You Stopped Letting Yourself Be You
Maybe you’re starting to notice this more and more?
A baby doesn’t stop to wonder if it should reach for something. It reaches. It explores. It experiences. There’s no inner voice holding it back. Then the conditioning begins.
“NO, don’t touch that.”
“Be careful.”
“That’s not the right way.”
“Children are to be seen, not heard.”
We’re conditioned to be hesitant. To learn what’s allowed, what gets approval, or corrected. So we might start hearing an ever-present voice in our head:
Don’t speak up.
Don’t try that.
Don’t stand out.
Don’t brag, be humble.
We begin to see everything through the blurry lens of implied judgment. Once that lens is in place, it expands to judge what we do and who we are. Then, with little effort, we begin to apply that lens to everyone else.
We stop playing or creating for no reason other than because we feel like it, and filter ideas before they ever see the light of day.
We tell ourselves we’re being practical, fitting in, or maybe even humble.
It could be we’re just staying inside what feels safe, and then, somewhere along the way, something shifts.

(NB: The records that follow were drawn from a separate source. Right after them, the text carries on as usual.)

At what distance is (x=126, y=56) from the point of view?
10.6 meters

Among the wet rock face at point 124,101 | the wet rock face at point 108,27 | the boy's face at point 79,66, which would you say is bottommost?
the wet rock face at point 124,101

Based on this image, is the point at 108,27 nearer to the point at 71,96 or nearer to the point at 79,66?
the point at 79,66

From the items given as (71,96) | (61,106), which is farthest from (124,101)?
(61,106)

This realization may come to us in these “mid-life years” when a thought shows up we can’t quite ignore. 40, 50, 70, it doesn’t matter when, just if.
Something feels missing. We can’t quite put a finger on it, but notice this feeling in small ways.
A moment of joy when we make something without even overthinking it.
A sense of ease when we stop editing ourselves for a minute.
A flicker of energy when we follow a curiosity instead of shutting it down.
A real, generous appreciation for that inner being who is beginning to reveal themselves.
These moments get our attention because they show what we’ve been missing.
This is where mindful self-awareness begins to matter in a real, lived way.
We start noticing how we’re experiencing our lives, not just moving through them.
We allow ourselves to ask important questions.
Am I judging this or allowing it?
Am I shutting this down, or letting it unfold?
What is missing here?
Can I just be present with what is here without trying to fix it?
These small moments of self-awareness are easy to overlook, but they’re the turning point. They’re what help us see the doors we’ve kept closed.
When we allow ourselves to crack open those doors, even a little, something changes.
We start to shake the dust off old dreams. Old ways of being happy.
Happiness that came from playing. Experimenting, creating something just because we wanted to.
See, we don’t lose ourselves over time. We layer everything we’ve absorbed over ourselves.
This fresh awareness is what begins to peel back those layers and reveal the parts of us that have been tucked away.
Those parts of us aren’t gone. They’ve just been waiting.
Opening those doors takes courage.
Not the exciting fireworks kind.
The steady kind that questions what we’ve been conditioned to believe.
The kind that notices when something no longer fits.
The kind that is willing to try again, even while that inner voice still has opinions.
Because it will.
The judgment doesn’t disappear, we begin to see it for what it is.
It’s a pattern, a conditioned habit, something learned.
Once we see this, however we name it, we’re not so bound by it.
We have options. Agency.
This is where the shift happens.
We begin to live with more awareness.
Not perfectly or all the time, but enough to notice when we’re closing down.
Enough to choose differently, even in almost imperceptible ways.
Noticing matters.
Every time we choose curiosity over judgment, something opens.
Every time we let ourselves create without overthinking it, something strengthens.
Every time we allow a moment to be what it is, without fixing it or labeling it, something settles.
It takes guts to question what we’ve been taught to believe.
Even more so to live in a way that feels true to you.
Slowly, we find ourselves asking different questions.
Is this how I want to live?
Does this feel true for me?
What would it look like to explore a little more?
We don’t need to overhaul everything from the ground up, just enough awareness to notice what’s here and to be open to what might be. The guts to respond to it.
As we expand our awareness, we begin to notice a growing discernment.
We become more open to what feels real and meaningful, less willing to stay in what doesn’t.
We stop struggling and find clarity.
Every stage of our lives has shaped us.
The openness and curiosity of childhood.
The structure and learning that followed.
The awakening to what we have been needing all along.
Not one step of our journey is ever wasted.
Our awareness of the life we have experienced opens our hearts to what’s already within us, one door at a time. Every time we open one, we remember a little more of who we’ve always been.
What doors have you been dreaming of opening?